* _Task to complete_:
Starting at the line below that contains "How far is the short", print each line through the end of the records exactly as it appears.

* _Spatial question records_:
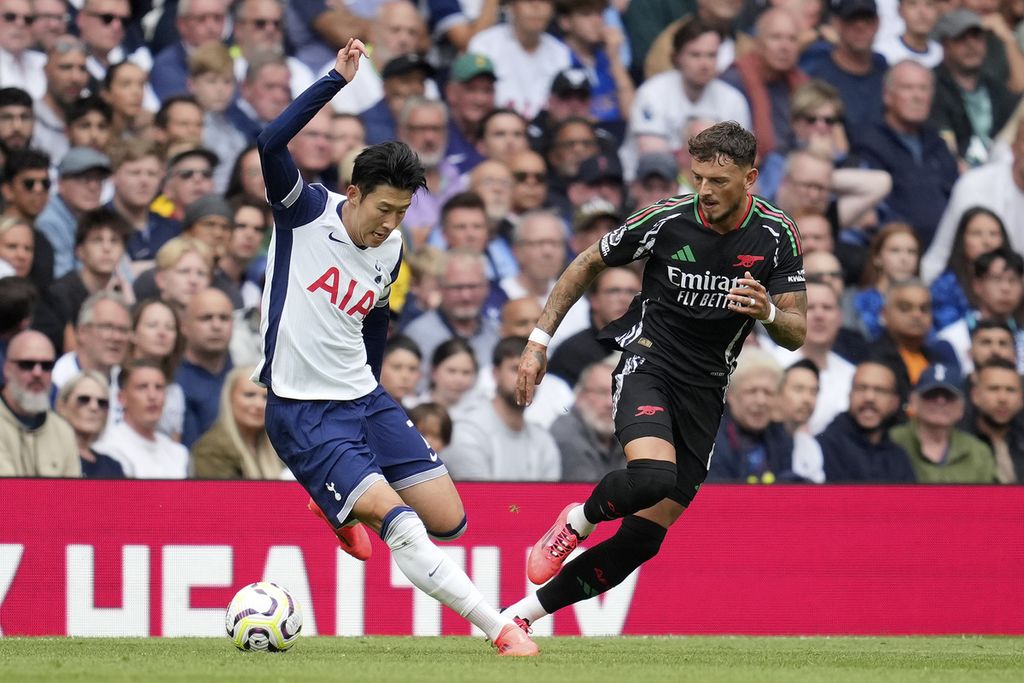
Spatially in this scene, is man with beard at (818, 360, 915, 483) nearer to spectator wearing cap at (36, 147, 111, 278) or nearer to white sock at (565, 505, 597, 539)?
white sock at (565, 505, 597, 539)

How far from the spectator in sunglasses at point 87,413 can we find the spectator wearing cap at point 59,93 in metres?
2.29

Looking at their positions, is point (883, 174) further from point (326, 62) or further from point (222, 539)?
point (222, 539)

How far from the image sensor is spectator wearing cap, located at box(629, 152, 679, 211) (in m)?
12.8

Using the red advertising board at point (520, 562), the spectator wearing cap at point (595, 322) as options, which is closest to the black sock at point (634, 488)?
the red advertising board at point (520, 562)

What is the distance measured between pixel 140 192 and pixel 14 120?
1.06 m

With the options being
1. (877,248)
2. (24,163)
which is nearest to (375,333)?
(24,163)

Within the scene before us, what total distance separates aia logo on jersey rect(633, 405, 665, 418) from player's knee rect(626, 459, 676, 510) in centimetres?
27

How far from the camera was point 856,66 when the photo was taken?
542 inches

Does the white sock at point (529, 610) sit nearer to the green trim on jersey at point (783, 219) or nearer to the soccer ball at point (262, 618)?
the soccer ball at point (262, 618)

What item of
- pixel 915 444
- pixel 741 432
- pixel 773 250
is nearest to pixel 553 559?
pixel 773 250

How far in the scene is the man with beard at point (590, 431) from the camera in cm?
1098

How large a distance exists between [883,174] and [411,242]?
4163 mm

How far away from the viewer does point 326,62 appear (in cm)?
1292

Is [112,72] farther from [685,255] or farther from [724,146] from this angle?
[724,146]
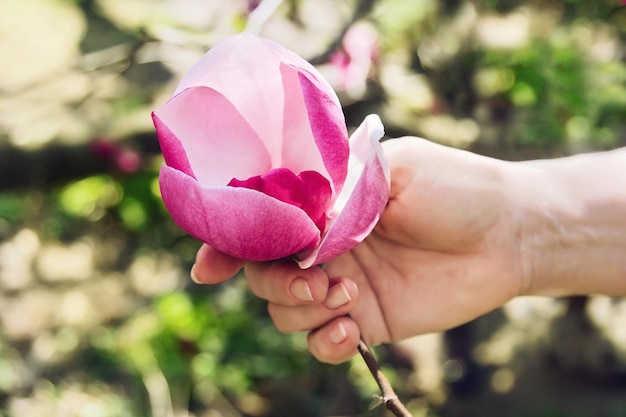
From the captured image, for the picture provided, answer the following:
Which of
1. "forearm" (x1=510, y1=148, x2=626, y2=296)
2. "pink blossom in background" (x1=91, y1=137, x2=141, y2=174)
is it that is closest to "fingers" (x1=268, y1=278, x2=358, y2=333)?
"forearm" (x1=510, y1=148, x2=626, y2=296)

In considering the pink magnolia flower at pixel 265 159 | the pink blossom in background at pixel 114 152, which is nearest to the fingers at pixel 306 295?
the pink magnolia flower at pixel 265 159

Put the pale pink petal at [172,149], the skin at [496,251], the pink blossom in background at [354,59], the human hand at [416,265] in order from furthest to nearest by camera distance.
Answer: the pink blossom in background at [354,59], the skin at [496,251], the human hand at [416,265], the pale pink petal at [172,149]

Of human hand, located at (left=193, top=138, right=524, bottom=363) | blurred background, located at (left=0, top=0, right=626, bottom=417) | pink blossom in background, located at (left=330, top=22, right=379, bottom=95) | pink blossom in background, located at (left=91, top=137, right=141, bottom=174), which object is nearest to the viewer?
human hand, located at (left=193, top=138, right=524, bottom=363)

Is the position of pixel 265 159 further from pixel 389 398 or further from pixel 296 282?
pixel 389 398

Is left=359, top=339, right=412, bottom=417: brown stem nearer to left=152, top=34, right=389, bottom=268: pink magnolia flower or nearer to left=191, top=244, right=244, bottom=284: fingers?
left=152, top=34, right=389, bottom=268: pink magnolia flower

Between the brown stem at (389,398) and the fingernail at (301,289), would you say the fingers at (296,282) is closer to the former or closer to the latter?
the fingernail at (301,289)

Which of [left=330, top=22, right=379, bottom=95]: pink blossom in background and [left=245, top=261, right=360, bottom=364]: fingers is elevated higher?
[left=245, top=261, right=360, bottom=364]: fingers
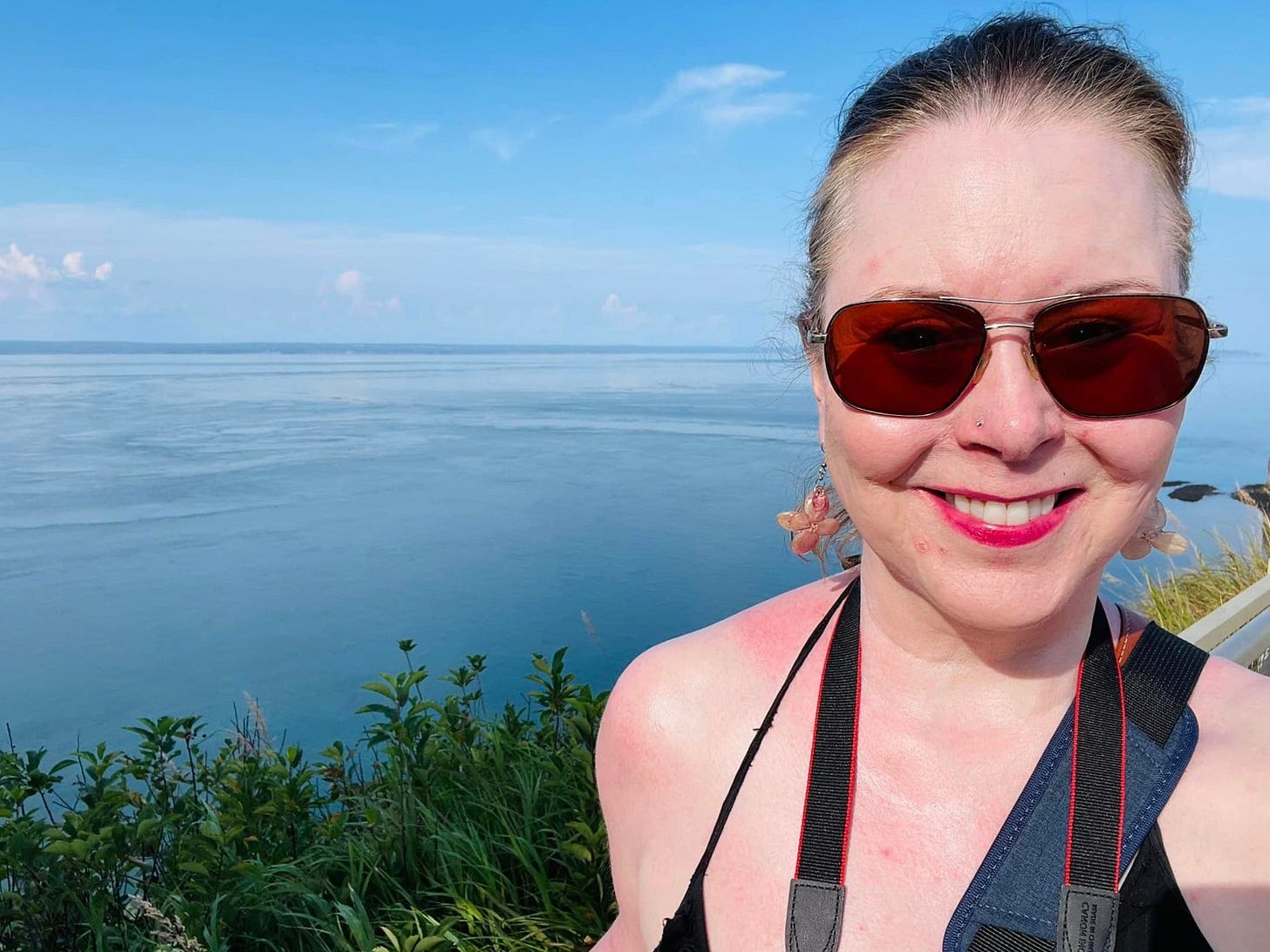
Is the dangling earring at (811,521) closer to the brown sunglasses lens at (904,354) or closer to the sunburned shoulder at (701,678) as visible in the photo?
the sunburned shoulder at (701,678)

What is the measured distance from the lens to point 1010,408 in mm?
1184

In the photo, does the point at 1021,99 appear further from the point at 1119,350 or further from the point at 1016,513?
the point at 1016,513

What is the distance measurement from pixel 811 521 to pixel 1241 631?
175cm

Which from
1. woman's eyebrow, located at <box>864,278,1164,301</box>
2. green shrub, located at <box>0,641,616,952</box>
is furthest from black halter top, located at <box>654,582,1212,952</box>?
green shrub, located at <box>0,641,616,952</box>

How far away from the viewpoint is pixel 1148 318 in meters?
1.18

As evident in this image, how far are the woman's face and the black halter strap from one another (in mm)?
159

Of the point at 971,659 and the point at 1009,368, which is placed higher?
the point at 1009,368

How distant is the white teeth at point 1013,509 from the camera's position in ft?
3.91

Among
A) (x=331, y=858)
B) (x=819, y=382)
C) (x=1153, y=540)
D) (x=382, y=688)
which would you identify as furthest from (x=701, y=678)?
(x=382, y=688)

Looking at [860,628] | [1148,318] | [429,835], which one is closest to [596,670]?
[429,835]

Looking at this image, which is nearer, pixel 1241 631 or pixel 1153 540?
pixel 1153 540

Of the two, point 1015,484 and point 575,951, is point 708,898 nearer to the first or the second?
point 1015,484

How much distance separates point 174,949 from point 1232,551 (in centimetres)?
877

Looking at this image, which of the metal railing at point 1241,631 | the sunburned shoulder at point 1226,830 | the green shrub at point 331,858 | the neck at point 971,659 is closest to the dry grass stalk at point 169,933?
the green shrub at point 331,858
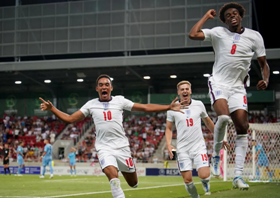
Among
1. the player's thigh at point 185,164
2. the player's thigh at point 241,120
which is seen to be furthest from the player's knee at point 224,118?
the player's thigh at point 185,164

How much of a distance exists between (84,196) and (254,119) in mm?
29806

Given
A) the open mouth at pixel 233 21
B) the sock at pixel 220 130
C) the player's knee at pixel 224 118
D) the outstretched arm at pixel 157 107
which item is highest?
the open mouth at pixel 233 21

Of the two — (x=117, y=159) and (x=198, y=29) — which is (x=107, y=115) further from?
(x=198, y=29)

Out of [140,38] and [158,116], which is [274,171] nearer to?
[140,38]

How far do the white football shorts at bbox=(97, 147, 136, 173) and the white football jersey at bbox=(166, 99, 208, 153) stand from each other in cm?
167

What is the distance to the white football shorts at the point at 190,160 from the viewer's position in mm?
10367

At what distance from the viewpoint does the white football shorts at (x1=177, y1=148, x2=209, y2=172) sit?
10367 mm

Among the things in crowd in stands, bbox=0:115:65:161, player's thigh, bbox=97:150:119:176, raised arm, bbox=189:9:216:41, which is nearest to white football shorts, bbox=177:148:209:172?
player's thigh, bbox=97:150:119:176

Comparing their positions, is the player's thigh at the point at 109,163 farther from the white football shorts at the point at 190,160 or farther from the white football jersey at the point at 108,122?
the white football shorts at the point at 190,160

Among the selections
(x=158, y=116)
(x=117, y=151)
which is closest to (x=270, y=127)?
(x=117, y=151)

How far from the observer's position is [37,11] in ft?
137

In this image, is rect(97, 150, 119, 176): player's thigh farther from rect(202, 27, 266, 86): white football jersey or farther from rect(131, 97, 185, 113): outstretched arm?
rect(202, 27, 266, 86): white football jersey

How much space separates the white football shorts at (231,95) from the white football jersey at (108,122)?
252 cm

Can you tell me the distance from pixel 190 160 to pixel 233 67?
3.87 m
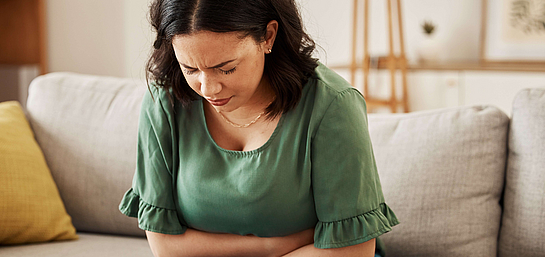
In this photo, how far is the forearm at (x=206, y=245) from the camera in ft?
3.22

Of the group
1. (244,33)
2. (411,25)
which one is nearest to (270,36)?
(244,33)

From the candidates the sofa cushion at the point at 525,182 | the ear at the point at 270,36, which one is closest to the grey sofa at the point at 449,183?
the sofa cushion at the point at 525,182

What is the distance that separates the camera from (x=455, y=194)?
1.17 m

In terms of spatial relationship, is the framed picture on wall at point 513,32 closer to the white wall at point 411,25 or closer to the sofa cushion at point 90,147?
the white wall at point 411,25

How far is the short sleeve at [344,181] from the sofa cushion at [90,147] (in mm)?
712

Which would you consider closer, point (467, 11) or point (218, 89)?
point (218, 89)

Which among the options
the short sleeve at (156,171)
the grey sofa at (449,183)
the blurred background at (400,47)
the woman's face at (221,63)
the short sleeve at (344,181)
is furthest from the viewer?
the blurred background at (400,47)

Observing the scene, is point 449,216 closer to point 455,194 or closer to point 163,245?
point 455,194

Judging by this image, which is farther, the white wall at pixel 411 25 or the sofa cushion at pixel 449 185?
the white wall at pixel 411 25

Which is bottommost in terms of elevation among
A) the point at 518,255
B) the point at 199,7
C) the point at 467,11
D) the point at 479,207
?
the point at 518,255

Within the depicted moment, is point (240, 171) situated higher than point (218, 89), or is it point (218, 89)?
point (218, 89)

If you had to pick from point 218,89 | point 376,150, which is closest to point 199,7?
point 218,89

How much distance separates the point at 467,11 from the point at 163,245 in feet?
10.4

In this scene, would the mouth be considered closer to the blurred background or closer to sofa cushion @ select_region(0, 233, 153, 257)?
sofa cushion @ select_region(0, 233, 153, 257)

* _In response_:
How far is the short sleeve at [344,181] from the sofa cushion at [90,147] (in mm)?
712

Which would you consider closer, point (467, 11) or point (218, 89)?
point (218, 89)

Which among the options
the short sleeve at (156,171)
the grey sofa at (449,183)
the blurred background at (400,47)
the woman's face at (221,63)
the short sleeve at (344,181)
is furthest from the viewer?
the blurred background at (400,47)

Observing the scene, is point 449,216 closer to point 455,194 or closer to point 163,245?
point 455,194

Judging by this image, which is farther, the white wall at pixel 411 25 or the sofa cushion at pixel 449 185?
the white wall at pixel 411 25

Which is bottommost in terms of elevation among
A) the point at 518,255
B) the point at 199,7
C) the point at 467,11
D) the point at 479,207
?
the point at 518,255

Within the depicted moment, is point (240, 171) situated higher than point (218, 89), or is it point (218, 89)?
point (218, 89)

If you had to pick from point 218,89 | point 376,150, which is closest to point 199,7?
point 218,89

How much distance separates the point at 467,11 from the point at 163,245 in feet?
10.4

In this scene, would the mouth be considered closer to the blurred background or closer to sofa cushion @ select_region(0, 233, 153, 257)?
sofa cushion @ select_region(0, 233, 153, 257)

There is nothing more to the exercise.